Ari is very close to my sister, “Lia,” who is 19 and a lifestyle influencer with a sizeable online following. Ari follows Lia on her social media platforms, and she came across a video of her talking about her values as “a true American” and her support of Trump in this past election. There were also photos and videos of Lia in a MAGA hat and waving MAGA flags that she only posted recently.
Lia has never told me about supporting Trump, and I had no idea that she was Republican until Ari showed me the posts. Ari is very upset and wants to have no contact with her aunt. Owen is also very close to Lia, and he wants to have her over soon. He has told me that he is upset that Ari’s trans identity has dictated the family and friends he can have in his life, and that she shouldn’t be allowed to take his aunt, too.
I don’t want to cut off Lia. I do love her and want a relationship with her. I spoke with her about supporting Trump, and she admitted that she did not say anything to me because she loves Ari and did not want to make us angry. I asked her how she could love Ari while also supporting a man who doesn’t want Ari to exist, and she didn’t have an answer for that. I am just unsure of how to handle this. I don’t want Ari to feel unsafe, but I also understand how hard her transition has been on Owen. He has had to say goodbye to several family members and family friends that he loves—and he doesn’t understand the impact of their transphobia on his sister. He is now saying that if Ari won’t fold, he should be allowed to go over to Lia’s. I don’t want my family to be split up like this.
—Family Woes in Texas
Dear Family Woes,
Actions have consequences. Lia has aligned herself with a man who invested millions of dollars in ads that sought to turn Americans against people like Ari. Your daughter is correct to want to cut her off, and I think it would be appropriate to keep your entire family away from her. Owen will have to come to terms with the fact that some relationships must be sacrificed in the name of keeping his sister safe. Ask him how he would feel if people were supporting a politician who opposed the lives and freedoms of young boys like himself, and whether he would feel safe if Lia started spewing things that made him a target for hatred.
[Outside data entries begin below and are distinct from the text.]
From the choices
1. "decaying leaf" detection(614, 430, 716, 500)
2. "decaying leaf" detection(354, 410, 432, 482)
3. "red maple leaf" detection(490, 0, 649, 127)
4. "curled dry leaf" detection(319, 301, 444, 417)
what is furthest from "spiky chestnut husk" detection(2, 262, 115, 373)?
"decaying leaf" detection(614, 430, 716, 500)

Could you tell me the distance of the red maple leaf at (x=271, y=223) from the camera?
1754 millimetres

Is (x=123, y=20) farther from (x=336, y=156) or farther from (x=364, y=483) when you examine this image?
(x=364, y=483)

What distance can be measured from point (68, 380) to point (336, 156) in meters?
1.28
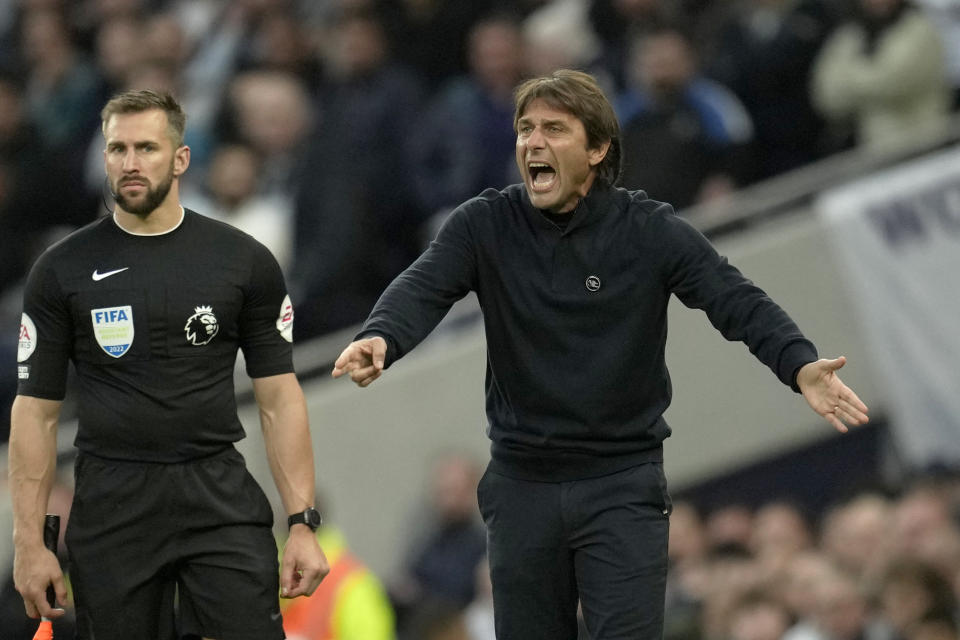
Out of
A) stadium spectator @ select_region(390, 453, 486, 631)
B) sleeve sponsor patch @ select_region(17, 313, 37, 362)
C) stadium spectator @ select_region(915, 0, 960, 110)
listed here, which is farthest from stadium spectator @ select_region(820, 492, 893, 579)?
sleeve sponsor patch @ select_region(17, 313, 37, 362)

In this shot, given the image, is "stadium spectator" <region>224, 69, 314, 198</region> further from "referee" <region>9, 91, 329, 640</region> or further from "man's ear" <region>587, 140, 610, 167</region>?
"man's ear" <region>587, 140, 610, 167</region>

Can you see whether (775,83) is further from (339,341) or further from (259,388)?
(259,388)

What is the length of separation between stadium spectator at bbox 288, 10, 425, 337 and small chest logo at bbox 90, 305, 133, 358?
492cm

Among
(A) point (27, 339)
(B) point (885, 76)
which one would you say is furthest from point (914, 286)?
(A) point (27, 339)

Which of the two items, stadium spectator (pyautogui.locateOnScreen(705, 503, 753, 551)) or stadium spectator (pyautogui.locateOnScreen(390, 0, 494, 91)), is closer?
stadium spectator (pyautogui.locateOnScreen(705, 503, 753, 551))

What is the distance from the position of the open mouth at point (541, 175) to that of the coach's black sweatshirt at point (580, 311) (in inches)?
5.0

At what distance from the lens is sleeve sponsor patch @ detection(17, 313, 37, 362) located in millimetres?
5488

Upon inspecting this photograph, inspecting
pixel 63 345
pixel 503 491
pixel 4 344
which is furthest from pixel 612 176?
pixel 4 344

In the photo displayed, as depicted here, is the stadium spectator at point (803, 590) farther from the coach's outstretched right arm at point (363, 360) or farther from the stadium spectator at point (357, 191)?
the coach's outstretched right arm at point (363, 360)

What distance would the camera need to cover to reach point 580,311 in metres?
5.42

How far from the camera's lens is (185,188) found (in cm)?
1159

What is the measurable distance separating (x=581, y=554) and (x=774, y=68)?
549cm

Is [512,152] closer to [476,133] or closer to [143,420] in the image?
[476,133]

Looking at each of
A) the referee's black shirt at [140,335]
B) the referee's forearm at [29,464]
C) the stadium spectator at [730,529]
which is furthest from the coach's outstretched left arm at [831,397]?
the stadium spectator at [730,529]
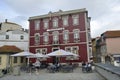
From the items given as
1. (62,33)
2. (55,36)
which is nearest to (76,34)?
(62,33)

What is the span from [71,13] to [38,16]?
735 cm

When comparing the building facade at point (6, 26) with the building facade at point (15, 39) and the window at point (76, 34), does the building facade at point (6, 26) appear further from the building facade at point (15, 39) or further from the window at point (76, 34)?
the window at point (76, 34)

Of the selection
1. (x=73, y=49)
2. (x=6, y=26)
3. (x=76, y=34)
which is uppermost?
(x=6, y=26)

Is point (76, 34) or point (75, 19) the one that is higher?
point (75, 19)

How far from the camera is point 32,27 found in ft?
112

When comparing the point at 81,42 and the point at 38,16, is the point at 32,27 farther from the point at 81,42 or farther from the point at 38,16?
the point at 81,42

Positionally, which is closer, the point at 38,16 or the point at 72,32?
the point at 72,32

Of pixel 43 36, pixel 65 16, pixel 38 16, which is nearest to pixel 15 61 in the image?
pixel 43 36

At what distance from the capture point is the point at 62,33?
30.9m

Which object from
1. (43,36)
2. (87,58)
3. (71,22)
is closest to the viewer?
(87,58)

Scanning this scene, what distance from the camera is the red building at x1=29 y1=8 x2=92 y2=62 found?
95.8ft

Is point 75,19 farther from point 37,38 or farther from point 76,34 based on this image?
point 37,38

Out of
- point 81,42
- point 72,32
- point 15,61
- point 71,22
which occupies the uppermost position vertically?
point 71,22

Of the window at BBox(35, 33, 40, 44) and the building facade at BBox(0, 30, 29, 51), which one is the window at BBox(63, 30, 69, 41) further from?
the building facade at BBox(0, 30, 29, 51)
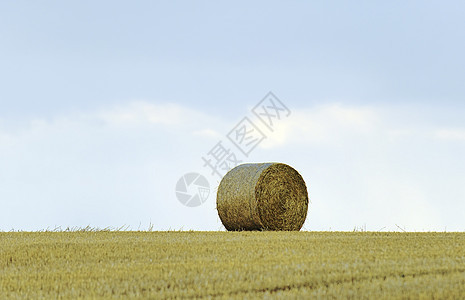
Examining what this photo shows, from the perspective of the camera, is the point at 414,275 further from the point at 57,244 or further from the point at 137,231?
the point at 137,231

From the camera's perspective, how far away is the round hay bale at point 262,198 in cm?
1308

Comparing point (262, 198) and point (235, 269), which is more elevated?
point (262, 198)

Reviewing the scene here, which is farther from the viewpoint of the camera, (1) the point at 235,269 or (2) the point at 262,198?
(2) the point at 262,198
Talk to him about how dangerous this political climate is for trans people. Let Lia know that your family won’t be communicating with her as long as she supports Trump. Perhaps this will encourage Lia to reconsider her values—and sit with the very question you posed that she couldn’t answer. For far too long, families have looked the other way while their loved ones have backed a man who represents so many devastating threats to our way of life, particularly for immigrants, people of color, and LGBTQ+ people. If your family continues to engage with Lia, you’ll be sending Ari a message that bigotry against trans people is OK.